══ TEXTO DE LEITURA

Thiago Soares, jornalista editor do caderno de turismo do jornal Folha de Pernambuco, vê como fundamental o uso da fotografia de celular no jornalismo atual. Mas, na sua leitura, os ganhos vão além da instantaneidade. “Já fiz várias matérias com Instagram porque acho que essa fotografia proporciona uma narrativa mais íntima. Pela estética, pode criar até mesmo uma nova linguagem na reportagem. É quase uma narrativa de blog inserida no texto jornalístico: um olhar próximo, menos institucional”, explica, citando como exemplo coberturas que fez no Chile e na Argentina.
Com página no Instagram, Thiago Soares vê como fundamental o uso da fotografia de celular no jornalismo contemporâneo. Imagem: Divulgação
O jornalismo de guerra também ganhou cara nova. No Afeganistão, o fotógrafo húngaro Balazs Gardi, várias vezes premiado em seu país, fez belíssimos retratos de famílias afegãs. Nos últimos anos, Gardi tem visitado alguns pontos do planeta com seu iPhone, que, ele mesmo conta, jamais teve um chip para funcionar como telefone. A leveza e discrição do equipamento o colocaram num contato íntimo com a realidade, que ele apresenta com força e visceralidade.
Tal como Balazs Gardi, Damon Winter também usou, na Líbia, o popular aplicativo Hipstamatic, que confere um aspecto semelhante ao do Instagram às imagens. “A verdade é que, quando falamos de fotojornalistas com vasta experiência na cobertura de conflitos como esses, pouco importa a câmera que utilizam. É a sua visão, timing, sensibilidade e saber acumulado que determinam o valor da imagem final”, reflete Toni Pires, em seu blog (tonipires.com.br/blog).
CONTAR HISTÓRIA
As discussões conceituais parecem já ter ultrapassado o debate da banalização da fotografia X democratização dela. Adentram, no entanto, em temas como formação de um novo público e até mesmo num possível caráter pedagógico da rede. Nas mesas dos grandes encontros de fotografia, como o Paraty em Foco (RJ) e o Foto em Pauta (Tiradentes-MG), e em sites e blogs, muita gente anda pensando os rumos da fotografia digital a partir da chegada do aplicativo. No blog do professor e fotógrafo Clício Barroso, por exemplo, encontramos o post “Instagram, vício ou virtude?”, no qual ele afirma nunca ter imaginado ser tão feliz ao abandonar equipamentos pesados, princípios rígidos, regras engessadas e papos técnicos intermináveis.

════

**ENUNCIADO 1**
Segundo o texto de leitura sobre a fotografia de celular no jornalismo, em quais países Thiago Soares fez as coberturas que cita como exemplo?
**ENUNCIADO 2**
Escreva a continuação do texto de leitura sobre a fotografia de celular no jornalismo, começando logo após a última frase apresentada.
A listagem não tem relação com esta atividade.

══ DADOS APRESENTADOS

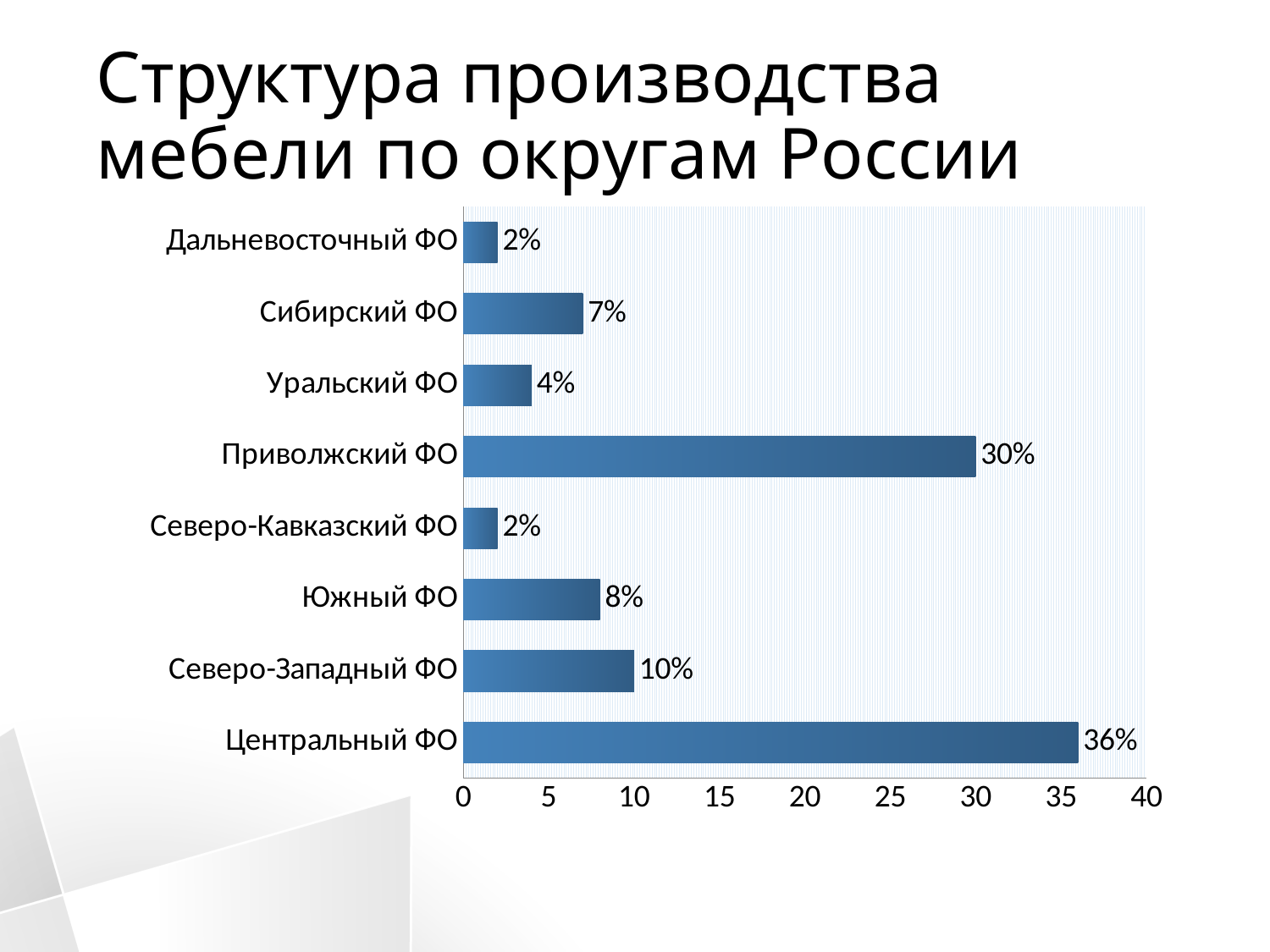
What is the difference between the values for Центральный ФО and Приволжский ФО? 6% What kind of chart is shown on the slide? Bar chart What is the value for Приволжский ФО? 30% What is the title of the slide? Структура производства мебели по округам России What is the difference between the values for Северо-Западный ФО and Южный ФО? 2% What is the value for Северо-Западный ФО? 10% Which federal district has the highest value? Центральный ФО What is the value for Сибирский ФО? 7% What is the value for Центральный ФО? 36% Which is larger, the value for Южный ФО or the value for Уральский ФО? Южный ФО Is the value for Приволжский ФО greater or less than 25? greater How many federal districts are shown in the chart? 8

════

**RESPOSTA DO EXERCÍCIO 1**
No Chile e na Argentina.

**RESPOSTA DO EXERCÍCIO 2**
Priscila Buhr utiliza a fotografia para além do jornalismo, como instrumento de memória pessoal. Imagem: Divulgação
A maior vantagem, segundo ele, está no imediatismo do compartilhamento da imagem. A partir do diálogo, as pessoas aprendem a ser seletivas. É esse também o seu maior interesse pessoal: a existência de uma comunidade que une todo mundo que gosta de fotografia. “É como a praia do carioca. Acho que populariza e instrui. As pessoas aprendem a ler imagem, pois podem ver, comentar e ser comentadas o tempo todo”, acredita. “Eu tenho usado o Instagram, mais do que qualquer outra coisa, para contar uma história, imagetizar a minha vida cotidiana”, conta ele, que assume uma presença compulsiva na rede.
Para além do uso jornalístico, as fotógrafas Priscila Buhr e Hélia Scheppa, ambas do Jornal do Commercio, viram no celular e no Instagram a possibilidade de conexão com a fotografia de memória. Buhr desenvolve o trabalho intitulado Antes, que consiste na postagem diária de uma foto que faz antes de ir ao trabalho. “Fotografo a minha casa e meu caminho de várias formas. Cada vez mais tenho que me reinventar. É um ótimo exercício de olhar com mais calma”, explica. O trabalho, iniciado há seis meses, já conta com 24 fotos selecionadas. A praticidade de não ter que pegar a câmera e mudar a lente foi, segundo ela, um fator crucial para o nascimento da série.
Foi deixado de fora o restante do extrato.